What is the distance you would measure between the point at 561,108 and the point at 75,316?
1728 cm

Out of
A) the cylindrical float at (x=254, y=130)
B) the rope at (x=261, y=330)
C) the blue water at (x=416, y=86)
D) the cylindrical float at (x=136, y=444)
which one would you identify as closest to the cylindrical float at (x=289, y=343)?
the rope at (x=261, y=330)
══════════════════════════════
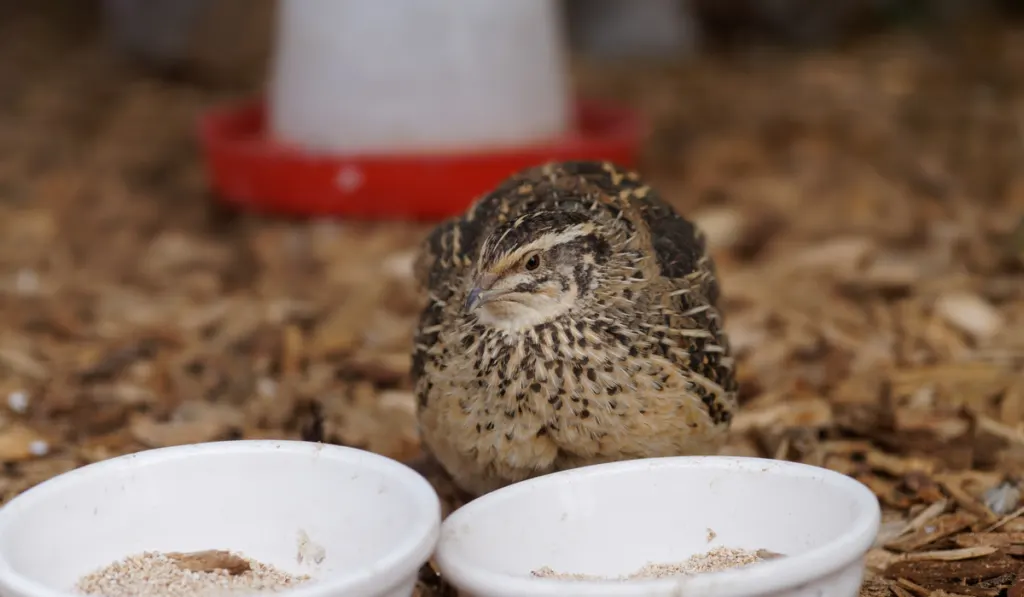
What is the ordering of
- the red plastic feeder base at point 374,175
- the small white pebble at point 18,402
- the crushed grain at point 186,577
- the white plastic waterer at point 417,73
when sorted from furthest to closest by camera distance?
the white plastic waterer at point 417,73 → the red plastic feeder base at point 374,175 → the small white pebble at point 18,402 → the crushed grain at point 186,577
══════════════════════════════
Turn the lines from the one containing "What is the ordering of" through the one containing "the white plastic waterer at point 417,73 →" into a JSON list of strings, one string per line, including both of those lines and leaving out any blank lines.

[
  "What is the ordering of",
  "- the red plastic feeder base at point 374,175",
  "- the small white pebble at point 18,402",
  "- the crushed grain at point 186,577",
  "- the white plastic waterer at point 417,73",
  "when sorted from furthest to closest by camera distance?",
  "the white plastic waterer at point 417,73 → the red plastic feeder base at point 374,175 → the small white pebble at point 18,402 → the crushed grain at point 186,577"
]